When I was a boy, I was impressed by a man named Bill. Bill’s wife never darkened the door to the church, and I always wonder what his marriage was like. But I could see what he did.
He had three little girls; the oldest was my age. Every Sunday, Sunday night, and Wednesday night, Bill made sure they were dressed appropriately for church. He did their hair and brought them…all by himself without the support, perhaps with his wife’s resistance.
He showed me the broader application of what a Christian does when he is married to a non-Christian spouse.
As we come to the close, what guideposts along the way do this passage give wives who may be in the situation that Peter describes.
First, a wife is responsible for who they are, not what their husbands do. Husbands in these situations may do everything imaginable to stop the Christian faith. A wife cannot worry about how her husband responds. She can only maintain the faith that she knows to be her lifeline.
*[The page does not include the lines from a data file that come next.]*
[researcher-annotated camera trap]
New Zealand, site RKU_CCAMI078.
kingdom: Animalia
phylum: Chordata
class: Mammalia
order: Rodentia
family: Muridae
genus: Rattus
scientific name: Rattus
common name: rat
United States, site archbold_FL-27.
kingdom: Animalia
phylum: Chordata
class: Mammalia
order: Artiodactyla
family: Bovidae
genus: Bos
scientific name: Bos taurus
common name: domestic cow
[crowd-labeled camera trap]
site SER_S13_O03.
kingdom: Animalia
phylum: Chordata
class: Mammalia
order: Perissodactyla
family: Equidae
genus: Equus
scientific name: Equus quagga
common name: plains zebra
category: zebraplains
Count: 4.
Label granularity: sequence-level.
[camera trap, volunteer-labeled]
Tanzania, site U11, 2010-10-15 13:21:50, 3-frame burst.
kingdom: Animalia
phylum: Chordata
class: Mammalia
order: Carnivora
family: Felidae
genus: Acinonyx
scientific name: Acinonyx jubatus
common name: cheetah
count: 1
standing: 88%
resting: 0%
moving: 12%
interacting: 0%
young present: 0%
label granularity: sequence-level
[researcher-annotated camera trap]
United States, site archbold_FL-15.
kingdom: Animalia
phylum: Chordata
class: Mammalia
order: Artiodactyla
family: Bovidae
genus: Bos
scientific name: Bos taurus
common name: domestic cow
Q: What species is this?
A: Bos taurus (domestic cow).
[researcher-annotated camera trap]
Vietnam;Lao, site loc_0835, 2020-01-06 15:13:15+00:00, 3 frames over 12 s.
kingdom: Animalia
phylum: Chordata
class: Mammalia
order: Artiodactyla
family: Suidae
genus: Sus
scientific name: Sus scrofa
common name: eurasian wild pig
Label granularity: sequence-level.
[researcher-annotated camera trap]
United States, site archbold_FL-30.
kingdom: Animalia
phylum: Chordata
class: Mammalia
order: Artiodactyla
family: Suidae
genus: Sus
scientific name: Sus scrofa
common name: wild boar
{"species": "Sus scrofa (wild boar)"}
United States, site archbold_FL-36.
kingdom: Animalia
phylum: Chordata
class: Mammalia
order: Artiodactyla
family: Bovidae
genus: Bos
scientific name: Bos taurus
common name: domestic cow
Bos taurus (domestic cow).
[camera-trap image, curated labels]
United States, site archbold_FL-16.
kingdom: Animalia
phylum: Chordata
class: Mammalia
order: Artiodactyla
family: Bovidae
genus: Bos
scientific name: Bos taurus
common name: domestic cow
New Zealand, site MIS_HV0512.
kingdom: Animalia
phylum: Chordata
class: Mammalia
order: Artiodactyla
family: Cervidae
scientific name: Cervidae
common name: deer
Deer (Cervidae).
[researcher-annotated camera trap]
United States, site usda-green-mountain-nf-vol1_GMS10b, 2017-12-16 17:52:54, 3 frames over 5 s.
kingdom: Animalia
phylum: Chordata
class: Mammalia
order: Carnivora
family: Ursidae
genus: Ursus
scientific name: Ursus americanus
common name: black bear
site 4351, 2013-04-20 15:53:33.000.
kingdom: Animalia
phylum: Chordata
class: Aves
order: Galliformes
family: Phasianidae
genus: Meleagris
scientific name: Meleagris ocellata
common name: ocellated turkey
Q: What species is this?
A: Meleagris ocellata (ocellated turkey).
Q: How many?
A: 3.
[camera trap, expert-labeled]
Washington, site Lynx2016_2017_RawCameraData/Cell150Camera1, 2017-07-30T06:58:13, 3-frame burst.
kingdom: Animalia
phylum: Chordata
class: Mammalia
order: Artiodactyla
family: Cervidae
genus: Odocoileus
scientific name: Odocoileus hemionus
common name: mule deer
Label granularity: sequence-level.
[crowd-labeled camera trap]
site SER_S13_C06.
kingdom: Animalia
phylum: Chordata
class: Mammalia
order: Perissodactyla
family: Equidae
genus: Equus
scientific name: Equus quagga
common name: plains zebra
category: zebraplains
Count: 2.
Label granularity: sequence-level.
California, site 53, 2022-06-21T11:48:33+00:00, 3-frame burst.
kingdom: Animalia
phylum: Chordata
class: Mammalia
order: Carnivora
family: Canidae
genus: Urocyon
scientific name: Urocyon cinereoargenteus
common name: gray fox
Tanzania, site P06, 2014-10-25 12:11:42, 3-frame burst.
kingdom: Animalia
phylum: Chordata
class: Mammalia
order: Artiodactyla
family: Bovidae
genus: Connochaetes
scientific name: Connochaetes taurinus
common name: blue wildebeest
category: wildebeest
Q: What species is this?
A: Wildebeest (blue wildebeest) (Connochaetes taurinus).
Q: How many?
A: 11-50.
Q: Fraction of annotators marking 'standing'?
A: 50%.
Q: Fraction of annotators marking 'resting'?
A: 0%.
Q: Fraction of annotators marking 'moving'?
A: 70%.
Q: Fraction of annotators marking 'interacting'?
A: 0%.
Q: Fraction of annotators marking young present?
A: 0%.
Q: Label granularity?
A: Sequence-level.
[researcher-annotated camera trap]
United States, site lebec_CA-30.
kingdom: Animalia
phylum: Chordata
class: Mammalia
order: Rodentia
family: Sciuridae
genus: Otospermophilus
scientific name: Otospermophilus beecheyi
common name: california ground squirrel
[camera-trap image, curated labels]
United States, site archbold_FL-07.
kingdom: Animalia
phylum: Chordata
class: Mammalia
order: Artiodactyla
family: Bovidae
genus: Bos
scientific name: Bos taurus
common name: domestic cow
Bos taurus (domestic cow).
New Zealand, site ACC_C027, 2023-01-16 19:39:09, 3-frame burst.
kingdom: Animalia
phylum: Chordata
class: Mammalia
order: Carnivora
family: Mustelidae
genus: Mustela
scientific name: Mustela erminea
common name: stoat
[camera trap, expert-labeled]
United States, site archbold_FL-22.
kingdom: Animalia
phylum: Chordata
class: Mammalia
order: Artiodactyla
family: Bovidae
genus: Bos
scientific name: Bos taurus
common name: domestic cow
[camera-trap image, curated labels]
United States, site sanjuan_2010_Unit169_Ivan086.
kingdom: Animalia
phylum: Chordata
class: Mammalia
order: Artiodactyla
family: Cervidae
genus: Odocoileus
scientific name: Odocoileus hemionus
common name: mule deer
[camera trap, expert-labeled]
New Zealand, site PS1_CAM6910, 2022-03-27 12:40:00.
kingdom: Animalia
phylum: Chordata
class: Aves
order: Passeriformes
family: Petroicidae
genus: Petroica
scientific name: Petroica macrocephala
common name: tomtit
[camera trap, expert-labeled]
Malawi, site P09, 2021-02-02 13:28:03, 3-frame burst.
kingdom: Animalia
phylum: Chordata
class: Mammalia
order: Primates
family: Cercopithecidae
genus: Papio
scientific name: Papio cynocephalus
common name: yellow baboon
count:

Second, who you are always goes with you. I continued to be troubled by the inclination of many Christian couples to seek a divorce, thinking it will be better next time. It’s not. Many times, they find themselves just as miserable as the first. They forget a simple idea. You have the character you bring into a marriage, and changing circumstances does not change you. As the saying goes, wherever you go, there you are.
Finally, trust the Lord to do what you cannot do. No one can make someone peaceful or compliant. No one can force or manipulate someone into becoming a genuine Christian. Live the life you know and trust God to do what is beyond your capacity.
And, if we continue to follow the Lord, the Lord will find the way.